Stanford, Harvard, and other top business schools are radically reforming their curricula to produce graduates who will succeed in the coming environment. Increasingly they’re moving away from classroom teaching of subjects like finance, economics, and accounting—old high-value skills that now are more easily taught online—and instead are putting students through experiences of personal interaction. “We’re changing how students interact,” Stanford business school dean Garth Saloner told me, “and it starts in their first quarter.” That’s when they’re required to work as small teams in exercises and simulations of high-pressure business situations, then analyze their own behavior. That first quarter culminates in a day-long event when the teams must engage in high-stakes interactions with groups of experienced alumni who take the role of boards of directors; the teams are told
their assignments in advance, “but there’s always a curve ball thrown in,” said Saloner. Then the students get detailed assessments of their behavior—listening, speaking, attention to body language—from the alumni and faculty.

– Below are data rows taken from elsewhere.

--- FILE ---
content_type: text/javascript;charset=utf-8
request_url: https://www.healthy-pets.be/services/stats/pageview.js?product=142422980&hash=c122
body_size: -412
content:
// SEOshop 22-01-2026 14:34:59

The U.S. Army is revolutionizing its training to recognize that military success is being transformed in much the same way as business success. Modern warfare is conducted in five domains, land, sea, air, space, and cyberspace, but top leaders plan increasingly for another domain—the human domain. “Planning for success in the Army ‘involves the intersection of land power and the human domain,’” Lt. Gen. Keith Walker has said, as reported by the
military news site military.com. At the time he spoke, Walker was head of the Army’s “futures center,” responsible for adapting the Army to tomorrow’s world. The number 1 factor, he realized, was social. “‘The rising velocity of human interaction’ through the Internet and social media ‘makes influencing human behavior the centerpiece of military strategy.’” Success will come through “recognizing the physical, cognitive, and social influences on a civilian population targeted by an insurgency.” Generals didn’t used to talk that way. They now realize that in their world, as in the world generally, technology and knowledge are wonderful advantages but no longer the decisive advantages. “I hope we never have to fight our enemies, but if we do, I want to do it fast—in a matter of days or weeks, not months,” Ashton Carter told me not long before he became U.S. Secretary of Defense in 2015. “What will winning mean? Not maximum destruction. World War Two was the apogee of the destructive war, where you
won by destroying the enemy’s productive capacity and in the process large parts of his society. In future wars, winning will mean having a victory that is widely accepted, including by the defeated. So you won’t win by mowing down millions of people. You’ll win by having people at the front edge who have human skills.”

The greatest anxiety troubling workers today is embodied in the simple question we started with: A few years from now, what will you do better than a computer? We humans have good reason to be uneasy. Don’t minimize the economic transformation we’re all going through. But please realize that you and your kids can prosper in this new world.

Success requires thinking about skills and value in a fundamentally new way.

It requires accepting that value is less about what you know and more about what you’re like.

It demands that you look not only outward for the skills you need, as we have always done, but also inward.

If you do all that—and only if you do all that—you’ll have little to worry about. You can be more valuable than any machine.